Difficult conversations in the workplace are unavoidable, particularly in high pressure situations or environments where customer satisfaction is called into question. But whether these conversations take place in an open-plan office, a boardroom or on the shop floor, it’s how we deal with them that impacts on whether we ultimately achieve the right outcome.
How do you defuse a heated situation early on?
While getting your point across is obviously your main priority, it’s vitally important to listen carefully – to the point that you can demonstrate to the other party you’re engaging with what they are saying. You can do this by playing back their key points and summarising what they’ve said and how you perceive they feel.
When making your argument or points, tone of voice is key. Be clear, calm and focus on your end result. Most importantly, keep it objective, not personal. And be prepared to alter your approach if the situation requires it.
What is the best way to deal with a conversation that has no obvious resolution?
If someone just wants to offload their grievances and vent, then it’s good to have a thick skin in this kind of situation (obviously that’s not the kind of attribute that can necessarily be taught). But if you’re simply not in a position to act, or not in a position of authority to do so, then you can still regain control of the situation to alleviate any possible tension. The easiest way to do this is by explaining who is best placed to deal with them and give the other person a ‘route map’ to resolution, outlining proposed timescales of follow on conversations, etc.
A clinical approach to their upset should help defuse the rant and help to nip it in the bud.
In what circumstances is it useful to have a mediator or third party present?

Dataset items
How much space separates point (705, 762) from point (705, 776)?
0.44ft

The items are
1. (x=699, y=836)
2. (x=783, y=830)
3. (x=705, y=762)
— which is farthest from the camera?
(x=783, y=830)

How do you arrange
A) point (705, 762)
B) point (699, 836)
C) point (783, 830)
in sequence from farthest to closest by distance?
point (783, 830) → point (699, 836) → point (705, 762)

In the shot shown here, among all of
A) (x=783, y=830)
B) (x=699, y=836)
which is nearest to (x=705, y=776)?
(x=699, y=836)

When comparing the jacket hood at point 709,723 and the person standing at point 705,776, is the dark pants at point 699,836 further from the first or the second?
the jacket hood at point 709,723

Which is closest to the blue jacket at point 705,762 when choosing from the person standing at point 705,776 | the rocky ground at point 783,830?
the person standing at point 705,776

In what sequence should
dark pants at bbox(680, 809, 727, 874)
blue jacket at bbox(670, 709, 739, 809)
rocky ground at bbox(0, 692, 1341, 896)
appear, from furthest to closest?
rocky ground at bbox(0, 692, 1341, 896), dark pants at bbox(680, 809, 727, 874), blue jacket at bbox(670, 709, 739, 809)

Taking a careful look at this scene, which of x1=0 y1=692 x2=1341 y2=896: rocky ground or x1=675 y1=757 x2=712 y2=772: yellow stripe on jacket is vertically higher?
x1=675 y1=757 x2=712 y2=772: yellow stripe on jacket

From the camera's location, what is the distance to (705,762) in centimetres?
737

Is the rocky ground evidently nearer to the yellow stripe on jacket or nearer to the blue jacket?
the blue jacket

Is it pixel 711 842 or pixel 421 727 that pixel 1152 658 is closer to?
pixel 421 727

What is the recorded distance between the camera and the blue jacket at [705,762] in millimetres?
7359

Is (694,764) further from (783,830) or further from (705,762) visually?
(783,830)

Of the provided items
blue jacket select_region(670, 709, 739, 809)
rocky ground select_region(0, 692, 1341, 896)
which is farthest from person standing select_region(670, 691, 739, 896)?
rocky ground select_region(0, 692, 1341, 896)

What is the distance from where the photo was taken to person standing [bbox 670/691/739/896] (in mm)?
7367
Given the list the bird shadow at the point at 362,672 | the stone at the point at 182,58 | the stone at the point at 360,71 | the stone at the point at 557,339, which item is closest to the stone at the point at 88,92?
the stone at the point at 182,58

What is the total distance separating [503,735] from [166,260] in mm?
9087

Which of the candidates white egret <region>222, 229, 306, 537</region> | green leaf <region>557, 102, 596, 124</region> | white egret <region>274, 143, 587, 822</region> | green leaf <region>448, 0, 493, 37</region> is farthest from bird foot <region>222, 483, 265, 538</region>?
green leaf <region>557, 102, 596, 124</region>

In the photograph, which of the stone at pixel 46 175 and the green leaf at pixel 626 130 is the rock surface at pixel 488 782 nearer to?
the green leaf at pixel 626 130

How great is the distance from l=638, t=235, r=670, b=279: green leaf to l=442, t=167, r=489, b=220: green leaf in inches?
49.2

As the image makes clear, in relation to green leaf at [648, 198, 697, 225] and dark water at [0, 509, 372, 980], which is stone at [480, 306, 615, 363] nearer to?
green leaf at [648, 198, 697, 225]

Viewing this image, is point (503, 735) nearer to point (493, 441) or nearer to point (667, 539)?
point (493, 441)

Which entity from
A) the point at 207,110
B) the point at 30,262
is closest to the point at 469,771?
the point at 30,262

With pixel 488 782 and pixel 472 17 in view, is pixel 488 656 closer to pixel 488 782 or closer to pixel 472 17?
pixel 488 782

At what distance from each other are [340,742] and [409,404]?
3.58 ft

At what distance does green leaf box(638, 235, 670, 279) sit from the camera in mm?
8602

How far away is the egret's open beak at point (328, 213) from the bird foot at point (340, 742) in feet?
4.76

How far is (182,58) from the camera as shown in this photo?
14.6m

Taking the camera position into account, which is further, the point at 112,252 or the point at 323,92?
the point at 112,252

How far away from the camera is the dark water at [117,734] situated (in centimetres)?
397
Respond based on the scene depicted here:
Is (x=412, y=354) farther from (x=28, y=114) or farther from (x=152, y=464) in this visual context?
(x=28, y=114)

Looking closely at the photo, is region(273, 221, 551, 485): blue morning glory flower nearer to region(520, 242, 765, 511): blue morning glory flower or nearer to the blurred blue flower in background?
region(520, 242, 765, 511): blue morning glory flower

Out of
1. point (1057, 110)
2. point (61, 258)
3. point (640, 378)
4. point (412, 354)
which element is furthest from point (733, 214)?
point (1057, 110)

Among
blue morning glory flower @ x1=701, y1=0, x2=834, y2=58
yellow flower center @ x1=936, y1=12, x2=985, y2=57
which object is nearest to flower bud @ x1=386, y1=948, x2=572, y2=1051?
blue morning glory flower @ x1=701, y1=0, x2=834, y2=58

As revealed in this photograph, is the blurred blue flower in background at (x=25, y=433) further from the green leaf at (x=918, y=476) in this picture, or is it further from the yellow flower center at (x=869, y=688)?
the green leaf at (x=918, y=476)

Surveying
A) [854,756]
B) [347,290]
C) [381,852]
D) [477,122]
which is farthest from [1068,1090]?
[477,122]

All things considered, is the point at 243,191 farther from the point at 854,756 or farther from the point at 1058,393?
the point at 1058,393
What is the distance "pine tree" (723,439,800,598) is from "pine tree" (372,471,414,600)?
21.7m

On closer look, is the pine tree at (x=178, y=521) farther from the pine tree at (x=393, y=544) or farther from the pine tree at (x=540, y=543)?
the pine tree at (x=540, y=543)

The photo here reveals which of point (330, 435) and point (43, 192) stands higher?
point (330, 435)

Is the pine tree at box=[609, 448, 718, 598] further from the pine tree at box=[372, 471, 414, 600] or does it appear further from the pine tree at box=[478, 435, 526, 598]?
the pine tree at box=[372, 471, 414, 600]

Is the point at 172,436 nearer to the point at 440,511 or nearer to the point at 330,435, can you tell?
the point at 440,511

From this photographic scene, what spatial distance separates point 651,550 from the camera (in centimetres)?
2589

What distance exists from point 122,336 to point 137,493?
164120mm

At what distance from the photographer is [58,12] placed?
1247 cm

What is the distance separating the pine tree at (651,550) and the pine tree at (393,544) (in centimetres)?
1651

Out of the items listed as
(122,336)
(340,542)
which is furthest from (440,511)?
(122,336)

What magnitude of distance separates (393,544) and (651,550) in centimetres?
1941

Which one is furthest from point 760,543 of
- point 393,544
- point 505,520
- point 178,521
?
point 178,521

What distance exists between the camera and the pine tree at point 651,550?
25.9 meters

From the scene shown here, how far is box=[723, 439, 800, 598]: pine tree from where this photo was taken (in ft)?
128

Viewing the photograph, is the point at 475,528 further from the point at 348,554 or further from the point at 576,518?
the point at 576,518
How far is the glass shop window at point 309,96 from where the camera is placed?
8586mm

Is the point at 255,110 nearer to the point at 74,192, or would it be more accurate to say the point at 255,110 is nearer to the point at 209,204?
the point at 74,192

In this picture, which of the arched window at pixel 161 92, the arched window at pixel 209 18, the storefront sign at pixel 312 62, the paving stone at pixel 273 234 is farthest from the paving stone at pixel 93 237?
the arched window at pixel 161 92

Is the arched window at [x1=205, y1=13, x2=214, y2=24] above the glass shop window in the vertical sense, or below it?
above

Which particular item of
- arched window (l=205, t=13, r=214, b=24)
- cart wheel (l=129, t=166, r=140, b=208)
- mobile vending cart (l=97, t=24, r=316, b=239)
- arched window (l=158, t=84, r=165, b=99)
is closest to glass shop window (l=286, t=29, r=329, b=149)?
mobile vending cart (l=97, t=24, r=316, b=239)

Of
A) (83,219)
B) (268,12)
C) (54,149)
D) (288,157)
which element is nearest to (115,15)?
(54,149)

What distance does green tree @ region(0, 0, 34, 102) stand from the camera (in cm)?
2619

Exercise tasks:
1. Answer these questions from the text on difficult workplace conversations.
(a) What three settings does it name where these conversations may take place?
(b) What does it call key when making your argument or points?
(c) What should you give the other person if you are not in a position to act?
2. Translate this sentence from the text on difficult workplace conversations into Spanish: "Be clear, calm and focus on your end result."
3. Echo the text on difficult workplace conversations from "What is the" up to and including "third party present?".
These data come from a separate source unrelated to the text.

Answers provided:
1.
(a) An open-plan office, a boardroom, or the shop floor.
(b) Tone of voice.
(c) A ‘route map’ to resolution.

2. Sea claro, tranquilo y céntrese en su resultado final.

3.
What is the best way to deal with a conversation that has no obvious resolution?
If someone just wants to offload their grievances and vent, then it’s good to have a thick skin in this kind of situation (obviously that’s not the kind of attribute that can necessarily be taught). But if you’re simply not in a position to act, or not in a position of authority to do so, then you can still regain control of the situation to alleviate any possible tension. The easiest way to do this is by explaining who is best placed to deal with them and give the other person a ‘route map’ to resolution, outlining proposed timescales of follow on conversations, etc.
A clinical approach to their upset should help defuse the rant and help to nip it in the bud.
In what circumstances is it useful to have a mediator or third party present?